学校司書資格の位置づけ曖昧 協力者会議委員が指摘

学校図書館の整備充実について問題点が指摘された
学校図書館の整備充実について問題点が指摘された

学校図書館の整備充実に関する調査研究協力者会議は8月30日、文科省で第7回会合を開いた。同月2日に、「学校司書の資格・養成等に関する作業部会」でまとめられた「学校司書の資格・養成等の在り方について」の案が盛り込まれた「これからの学校図書館の整備充実について」の素案を事務局が提示。委員らは、資格の位置づけに曖昧な部分があると指摘した。

「学校司書の資格・養成等の在り方について」のまとめ案には、学校司書のモデルカリキュラムに対する記述が見られる。
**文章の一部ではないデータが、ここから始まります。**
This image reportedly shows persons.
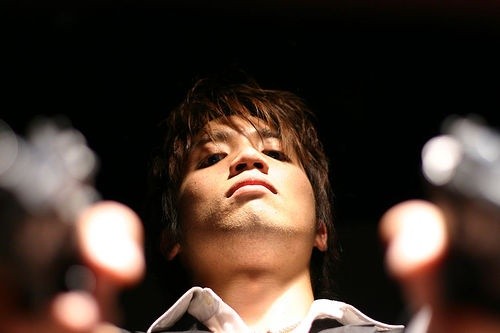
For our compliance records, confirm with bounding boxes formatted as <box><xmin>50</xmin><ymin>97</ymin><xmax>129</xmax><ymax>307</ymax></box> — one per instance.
<box><xmin>0</xmin><ymin>80</ymin><xmax>500</xmax><ymax>333</ymax></box>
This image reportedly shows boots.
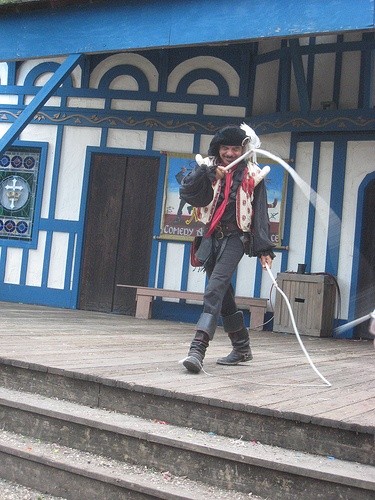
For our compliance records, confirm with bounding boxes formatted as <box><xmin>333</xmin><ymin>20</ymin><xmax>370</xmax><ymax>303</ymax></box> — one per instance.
<box><xmin>217</xmin><ymin>311</ymin><xmax>253</xmax><ymax>365</ymax></box>
<box><xmin>183</xmin><ymin>313</ymin><xmax>215</xmax><ymax>372</ymax></box>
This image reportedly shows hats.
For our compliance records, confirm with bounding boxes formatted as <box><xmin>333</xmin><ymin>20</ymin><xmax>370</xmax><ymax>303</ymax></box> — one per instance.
<box><xmin>208</xmin><ymin>124</ymin><xmax>251</xmax><ymax>156</ymax></box>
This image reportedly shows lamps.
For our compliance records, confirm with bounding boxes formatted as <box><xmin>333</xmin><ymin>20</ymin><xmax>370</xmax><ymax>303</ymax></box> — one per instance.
<box><xmin>320</xmin><ymin>101</ymin><xmax>338</xmax><ymax>111</ymax></box>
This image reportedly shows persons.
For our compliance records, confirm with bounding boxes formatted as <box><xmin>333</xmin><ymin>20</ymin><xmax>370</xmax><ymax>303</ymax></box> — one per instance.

しかし、同案では、学校司書の資格について、職に就くための資格として義務付けを行うのは適当ではないとの文言が盛り込まれた。

これに関して委員からは、「位置付けが曖昧」との指摘が相次ぎ、「モデルカリキュラムを出しながらも、義務付けはしていない前例はあるのか」との声が聞かれた。
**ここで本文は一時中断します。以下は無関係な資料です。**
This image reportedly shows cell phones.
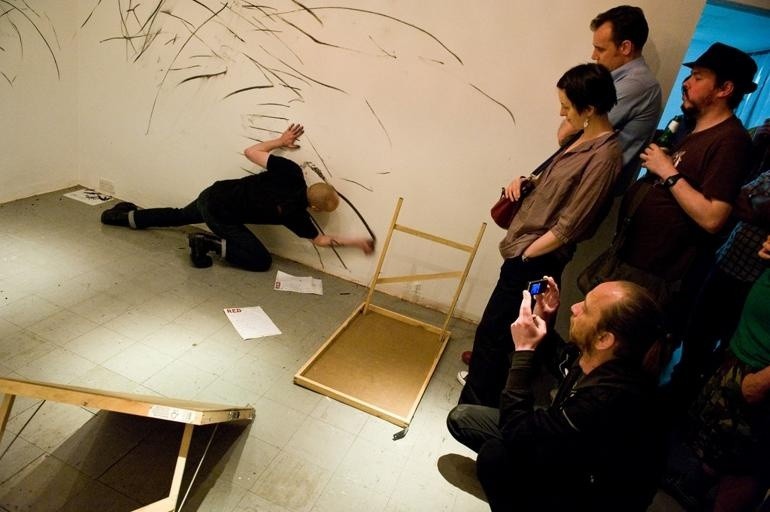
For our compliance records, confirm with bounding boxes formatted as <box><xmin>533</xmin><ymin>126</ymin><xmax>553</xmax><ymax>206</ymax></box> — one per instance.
<box><xmin>527</xmin><ymin>279</ymin><xmax>548</xmax><ymax>295</ymax></box>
これに対して事務局は「義務付けは行うべきではないとの意向を示すために、モデルカリキュラムがある」と説明した。

学校司書の研修について、カルチュア・コンビニエンス・クラブ株式会社公益サービス企画カンパニーの高橋聡社長は「具体的ではない」とし「現在、学校司書を務めている人への研修についても記述してほしい」と内容の充実を求めた。

同案が盛り込まれている「これからの学校図書館の整備充実について」の素案は、①学校教育と学校図書館に関する基本的な考え方②学校図書館の現状と課題、改善の方向性③学校図書館ガイドライン④学校司書の資格・養成⑤今後求められる取り組み――の5つの柱で構成されている。

学校図書館の運営上の重要な事項についての在り方を示した「学校図書館ガイドライン」には、校長が学校図書館の館長としての役割を担っているとの記述が見られた。

これについて委員からは、「校長は学校図書館の専門家ではない。『館長』との表現は強すぎるのではないか」「『校長がリーダーシップを持って』との表現は多く見られる。他の表現も必要」との意見が出た。